- [Passage given]

──────

Helmet – Powerstation: April 12, 2026 (13th Floor Concert Review)

The return of the indomitable Helmet to Auckland saw them releasing their muscular, dense and fierce set on an adrenaline filled and highly appreciative Powerstation crowd. 

New Way Home

Opening the night were Auckland alt-metal returnees New Way Home, whose reappearance last year has reignited their local following. Formed in the early 2000s from the lineage of groups like Day One and Sommerset, New Way Home built a reputation on dense, detuned riffing offset by expansive ambient passages and emotional weight.

After a decade-long hiatus, the band resurfaced in 2025 sounding heavy and disciplined, frontman Richie Simpson telling NZRock the group now carries “more sound pressure… more weight”. Counting Helmet as one of their cornerstone influences, their placement on the bill felt appropriate. Their set was full on featuring new tracks like The Oath and Signals alongside earlier work like Face Up. Great to see them back.

──────

- [Exercise requirements]
1. Turn the paragraph of the concert review that opens with "After a decade-long hiatus" into a short bulleted list that keeps its main facts.
2. Give a two-sentence summary of the concert review.
3. Pick up the concert review after its last sentence and write what comes next.
You won't need the saved data entries for any of this.

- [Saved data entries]

──────

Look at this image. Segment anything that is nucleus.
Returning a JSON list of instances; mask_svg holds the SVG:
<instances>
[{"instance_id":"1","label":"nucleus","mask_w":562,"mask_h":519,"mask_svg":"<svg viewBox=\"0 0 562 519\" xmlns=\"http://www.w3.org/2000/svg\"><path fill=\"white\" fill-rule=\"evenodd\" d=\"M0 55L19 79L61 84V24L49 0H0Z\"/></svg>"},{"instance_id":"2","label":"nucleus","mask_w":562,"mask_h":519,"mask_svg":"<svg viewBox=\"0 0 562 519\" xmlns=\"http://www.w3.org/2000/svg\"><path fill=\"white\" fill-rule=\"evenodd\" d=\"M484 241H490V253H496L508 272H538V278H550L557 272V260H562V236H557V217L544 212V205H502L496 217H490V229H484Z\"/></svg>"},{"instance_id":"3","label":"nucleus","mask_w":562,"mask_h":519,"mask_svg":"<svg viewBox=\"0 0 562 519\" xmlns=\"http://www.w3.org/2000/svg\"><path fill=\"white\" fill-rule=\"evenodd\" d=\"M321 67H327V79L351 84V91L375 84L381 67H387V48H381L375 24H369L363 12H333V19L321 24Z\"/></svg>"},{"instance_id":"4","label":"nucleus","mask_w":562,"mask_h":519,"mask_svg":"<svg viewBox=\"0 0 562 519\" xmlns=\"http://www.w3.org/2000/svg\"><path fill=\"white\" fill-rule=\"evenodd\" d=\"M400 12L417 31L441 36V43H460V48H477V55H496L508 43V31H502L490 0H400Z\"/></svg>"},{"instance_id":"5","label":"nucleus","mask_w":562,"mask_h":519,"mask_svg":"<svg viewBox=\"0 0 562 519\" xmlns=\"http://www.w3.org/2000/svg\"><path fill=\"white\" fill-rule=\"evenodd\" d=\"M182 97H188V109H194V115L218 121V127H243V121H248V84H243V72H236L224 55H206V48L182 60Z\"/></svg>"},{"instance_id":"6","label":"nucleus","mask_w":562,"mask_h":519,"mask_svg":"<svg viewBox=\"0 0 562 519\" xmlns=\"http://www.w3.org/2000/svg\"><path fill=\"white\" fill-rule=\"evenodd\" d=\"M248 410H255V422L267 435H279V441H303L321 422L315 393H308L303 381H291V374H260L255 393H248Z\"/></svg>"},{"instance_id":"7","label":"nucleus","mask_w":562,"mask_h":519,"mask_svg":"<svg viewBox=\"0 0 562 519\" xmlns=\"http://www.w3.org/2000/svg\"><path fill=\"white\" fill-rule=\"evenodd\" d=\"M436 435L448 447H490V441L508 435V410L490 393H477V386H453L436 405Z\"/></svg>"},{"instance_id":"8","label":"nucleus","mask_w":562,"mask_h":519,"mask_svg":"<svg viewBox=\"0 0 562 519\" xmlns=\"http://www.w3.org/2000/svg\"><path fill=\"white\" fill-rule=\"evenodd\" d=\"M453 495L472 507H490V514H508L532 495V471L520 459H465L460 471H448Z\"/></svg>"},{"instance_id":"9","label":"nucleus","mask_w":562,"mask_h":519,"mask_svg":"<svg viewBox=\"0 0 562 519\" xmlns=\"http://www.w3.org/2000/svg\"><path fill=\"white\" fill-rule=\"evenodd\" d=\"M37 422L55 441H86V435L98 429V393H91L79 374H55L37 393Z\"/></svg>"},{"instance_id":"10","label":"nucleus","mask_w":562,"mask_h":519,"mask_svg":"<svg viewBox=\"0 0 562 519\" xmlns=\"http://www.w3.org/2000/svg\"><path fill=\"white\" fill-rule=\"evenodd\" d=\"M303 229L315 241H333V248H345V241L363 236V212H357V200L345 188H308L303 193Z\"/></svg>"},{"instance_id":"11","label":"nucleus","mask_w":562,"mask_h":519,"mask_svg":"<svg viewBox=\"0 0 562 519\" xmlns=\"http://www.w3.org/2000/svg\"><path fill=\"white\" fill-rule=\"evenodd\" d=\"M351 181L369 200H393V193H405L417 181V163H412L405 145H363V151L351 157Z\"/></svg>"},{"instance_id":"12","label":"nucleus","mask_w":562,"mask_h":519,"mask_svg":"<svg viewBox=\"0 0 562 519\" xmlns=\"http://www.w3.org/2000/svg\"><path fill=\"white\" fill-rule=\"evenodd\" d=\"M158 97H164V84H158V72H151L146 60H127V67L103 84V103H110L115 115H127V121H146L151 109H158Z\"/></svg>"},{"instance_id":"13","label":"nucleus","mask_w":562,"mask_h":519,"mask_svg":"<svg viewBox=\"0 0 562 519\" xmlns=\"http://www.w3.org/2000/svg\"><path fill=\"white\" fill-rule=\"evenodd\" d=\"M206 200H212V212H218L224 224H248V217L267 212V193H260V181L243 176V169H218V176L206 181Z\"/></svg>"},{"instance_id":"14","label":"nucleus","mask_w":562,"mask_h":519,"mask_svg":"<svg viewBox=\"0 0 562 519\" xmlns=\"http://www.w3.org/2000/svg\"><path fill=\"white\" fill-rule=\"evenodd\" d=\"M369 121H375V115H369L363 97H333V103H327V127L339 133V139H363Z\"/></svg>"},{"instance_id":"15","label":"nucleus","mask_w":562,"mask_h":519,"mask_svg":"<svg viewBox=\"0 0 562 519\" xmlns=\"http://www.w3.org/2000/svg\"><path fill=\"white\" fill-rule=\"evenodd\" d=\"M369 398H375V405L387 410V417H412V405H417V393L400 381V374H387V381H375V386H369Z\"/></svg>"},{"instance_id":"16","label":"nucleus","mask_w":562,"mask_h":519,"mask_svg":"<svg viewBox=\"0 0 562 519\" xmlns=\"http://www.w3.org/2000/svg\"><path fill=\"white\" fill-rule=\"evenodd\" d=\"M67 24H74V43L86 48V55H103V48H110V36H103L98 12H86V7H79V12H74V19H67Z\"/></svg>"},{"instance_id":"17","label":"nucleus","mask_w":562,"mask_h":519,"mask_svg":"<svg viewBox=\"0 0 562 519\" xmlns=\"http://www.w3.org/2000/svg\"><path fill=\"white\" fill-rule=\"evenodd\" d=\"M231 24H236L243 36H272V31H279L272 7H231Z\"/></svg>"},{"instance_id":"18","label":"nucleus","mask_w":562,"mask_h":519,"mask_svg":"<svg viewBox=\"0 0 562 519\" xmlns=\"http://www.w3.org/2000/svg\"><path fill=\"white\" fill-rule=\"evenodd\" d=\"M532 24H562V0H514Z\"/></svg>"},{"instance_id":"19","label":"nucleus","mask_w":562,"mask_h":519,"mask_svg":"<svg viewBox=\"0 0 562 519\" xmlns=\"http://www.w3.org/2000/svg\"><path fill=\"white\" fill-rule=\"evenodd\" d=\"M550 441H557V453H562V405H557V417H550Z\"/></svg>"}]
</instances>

──────

- [Task-by-task answers]
1.
- After a ten-year break, the band came back in 2025 sounding heavy and disciplined.
- Frontman Richie Simpson told NZRock the group now carries "more sound pressure… more weight".
- Helmet is one of their cornerstone influences, so their place on the bill felt fitting.
- Their full-on set mixed new tracks like The Oath and Signals with earlier work like Face Up.
- It was great to see them back.

2. Helmet returned to Auckland and delivered a muscular, dense and fierce set to an excited, highly appreciative crowd at the Powerstation. Auckland alt-metal band New Way Home opened the night, back after a decade-long hiatus and counting Helmet as a cornerstone influence, with a full-on set of new tracks and earlier work.

3.
Helmet

When Helmet last visited Aotearoa in 2023, the shows sold out quickly and carried the sense of a band reminding the audience of their role in forging a blueprint for modern heavy noisy music that transverses hardcore, metal, industrial and altrock. Three years on, they arrived sharp and assured on the back of heavy touring.  From the first locked-in riff it was clear this was a performance built on rigor and delivered at volume. Helmet’s sound has always lived in tension: between groove and abrasion, space and impact, restraint and release. Live, that tension becomes the entire point. 

The band played with the kind of intensity that makes even familiar material feel newly confrontational. Kyle Stevenson (drums) with his tight, mechanical timing underpinning the stop-start rhythm, Dan Beeman (guitar) nailed his dense dissident riff structures and provided stage energy, with Dave Case (bass) driving the low-end punch and groove-heavy foundation. Founder Page Hamilton (guitar and vocals) remains a no fuss but commanding presence. There’s nothing unnecessary, no attempt to reframe the moment. Instead, he lets the songs do the work, trusting the angular riffs and staccato dynamics to speak their own language. 

It’s a confidence and capability that comes from decades of hard work and from a group of musicians who have been playing, touring and making records together for over fifteen years and in Hamilton’s case some thirty-five plus years since he founded the band in New York.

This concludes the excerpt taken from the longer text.